Transcreva sem nenhuma alteração as linhas dos registros, desde a linha que contém "In the scene" até o fim dos registros, com ambas as extremidades incluídas. Deixe as imagens de fora da resposta.

DADOS EXTRAÍDOS »
---*---

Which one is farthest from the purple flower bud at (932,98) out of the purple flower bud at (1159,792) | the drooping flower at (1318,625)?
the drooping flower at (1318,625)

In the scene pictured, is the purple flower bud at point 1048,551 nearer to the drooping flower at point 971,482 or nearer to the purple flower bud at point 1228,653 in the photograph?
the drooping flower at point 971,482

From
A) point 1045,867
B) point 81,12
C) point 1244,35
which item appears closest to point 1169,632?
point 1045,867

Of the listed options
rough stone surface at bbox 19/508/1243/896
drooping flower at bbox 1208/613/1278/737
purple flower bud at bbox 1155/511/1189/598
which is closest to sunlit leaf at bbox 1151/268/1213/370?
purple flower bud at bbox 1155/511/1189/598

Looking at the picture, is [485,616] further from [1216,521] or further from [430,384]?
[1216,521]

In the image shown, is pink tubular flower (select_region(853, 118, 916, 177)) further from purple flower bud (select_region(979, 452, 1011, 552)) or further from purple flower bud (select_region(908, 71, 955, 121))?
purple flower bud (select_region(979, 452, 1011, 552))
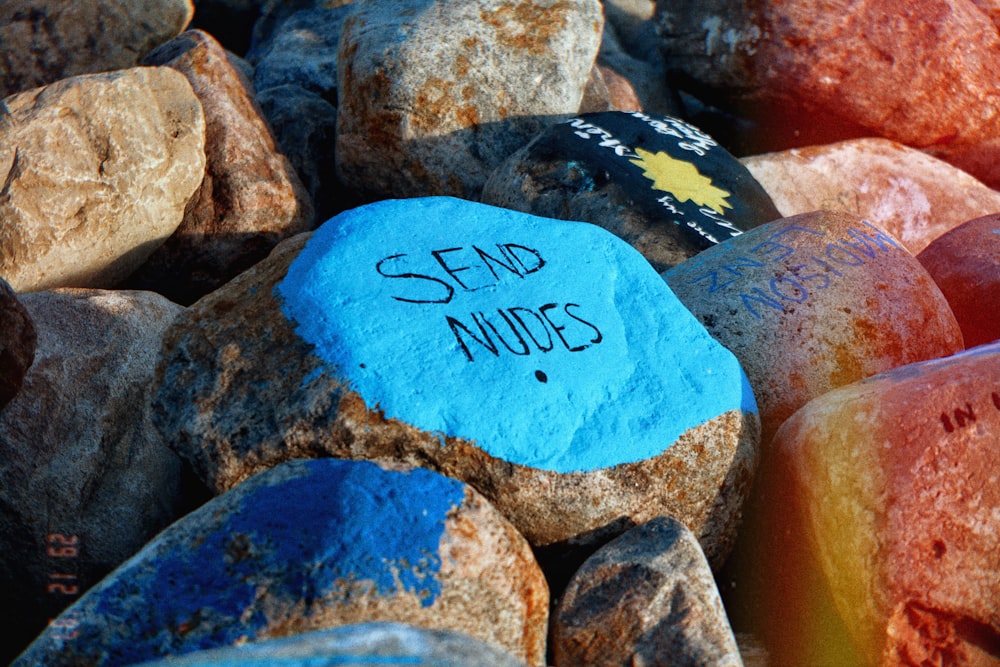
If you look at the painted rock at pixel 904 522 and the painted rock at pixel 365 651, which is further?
the painted rock at pixel 904 522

---*---

RESULTADO »
In the scene pictured, is the purple flower bud at point 1048,551 nearer to the drooping flower at point 971,482 or nearer to the purple flower bud at point 1228,653 in the photograph?
the drooping flower at point 971,482

From
A) point 1045,867
B) point 81,12
C) point 1244,35
which item appears closest to point 1169,632?
point 1045,867

Of the listed options
rough stone surface at bbox 19/508/1243/896
drooping flower at bbox 1208/613/1278/737
purple flower bud at bbox 1155/511/1189/598
which is closest to sunlit leaf at bbox 1151/268/1213/370?
purple flower bud at bbox 1155/511/1189/598

Looking at the picture, is [485,616] further from [1216,521] or further from [430,384]?
[1216,521]

In the image shown, is pink tubular flower (select_region(853, 118, 916, 177)) further from purple flower bud (select_region(979, 452, 1011, 552)) or further from purple flower bud (select_region(908, 71, 955, 121))?
purple flower bud (select_region(979, 452, 1011, 552))
If you look at the painted rock at pixel 904 522 and the painted rock at pixel 365 651, which is further?
the painted rock at pixel 904 522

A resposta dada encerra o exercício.